Wenn man sich der Abgrenzungsfrage hingegen von der druckgeräterechtlichen Seite annähert, ergibt sich ein abweichendes Bild: Gemäß Art. 1 Abs. 3.6 Richtlinie 97/23/EG sollen Geräte, die nach Art. 9 Richtlinie 97/23/EG höchstens unter die Kategorie I fielen und die von der Richtlinie 89/392/EWG, das ist eine Vorgängerrichtlinie zur EG-Maschinenrichtlinie 2006/42/EG, erfasst werden, nicht unter das europäische Druckgeräterecht fallen. Diese Geräte sollen mithin allein am Maßstab des europäischen Maschinenrechts zu messen sein.

Vor dem geschilderten Hintergrund existieren somit im Ergebnis unvereinbare Vorgaben zur Bestimmung des Verhältnisses der Richtlinien 2006/42/EG und 97/23/EG. In der Praxis behilft man sich mit dem schon erwähnten Leitfaden für die Anwendung der Maschinenrichtlinie 2006/42/EG. Darin wird die druckgeräterechtliche Lösung bevorzugt: Druckgeräte, die nicht höher als in Kategorie I eingestuft sind und in Maschinen eingebaut werden, die in den Anwendungsbereich der EG-Maschinenrichtlinie fallen, sind und bleiben danach aus dem Anwendungsbereich der Richtlinie 97/23/EG herausgenommen. Art. 3 Richtlinie 2006/42/EG findet mithin insoweit keine Anwendung. Diese Abgrenzungsformel gilt im Übrigen auch für solche Druckgeräte der Kategorie I, die einzeln in Verkehr gebracht werden, wenn sie dazu bestimmt sind, zum Teil einer Maschine zu werden.

Bei Druckgeräten der Kategorien II-IV kommt es dementsprechend zur parallelen Anwendbarkeit der Richtlinien 97/23/EG und 2006/42/EG.

 3.6.7 Europäisches und deutsches Maschinenrecht – Seite 26 – 01.09.2015<<>>

Das Verhältnis zur EMV-Richtlinie

In Bezug auf die EG-Maschinenrichtlinie 2006/42/EG gilt die EMV-Richtlinie nach Ansicht der Europäischen Kommission im Leitfaden für die Anwendung der EG-Maschinenrichtlinie 2006/42/EG für solche Maschinen im Sinne des Art. 2 S. 1, 2 lit. a) Richtlinie 2006/42/EG, die elektrische oder elektronische Bauteile enthalten, die elektromagnetische Störungen verursachen oder davon betroffen sein können. Insgesamt regelt die Richtlinie 2004/108/EG den Aspekt der elektromagnetischen Verträglichkeit im Zusammenhang mit der Funktion von Maschinen.

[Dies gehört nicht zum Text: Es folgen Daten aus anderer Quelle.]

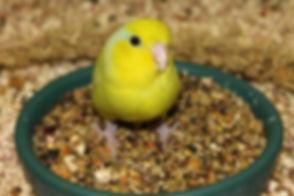 Canary sitting in bird bowl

Umgekehrt beansprucht die EG-Maschinenrichtlinie 2006/42/EG Geltung auch im Hinblick auf das Phänomen der elektromagnetischen Verträglichkeit, wenn und soweit sicherheitsrelevante elektromagnetische Störungen in Rede stehen, und zwar unabhängig davon, ob diese durch Strahlung oder über Kabel übertragen werden. Überraschend ist diese Anwendbarkeit der EG-Maschinenrichtlinie 2006/42/EG nicht, wenn man sich vor Augen führt, dass sich der Anwendungsbereich der Richtlinie 2004/108/EG allein auf den nicht-sicherheitsrelevanten Bereich des Phänomens elektromagnetischer Verträglichkeit bezieht.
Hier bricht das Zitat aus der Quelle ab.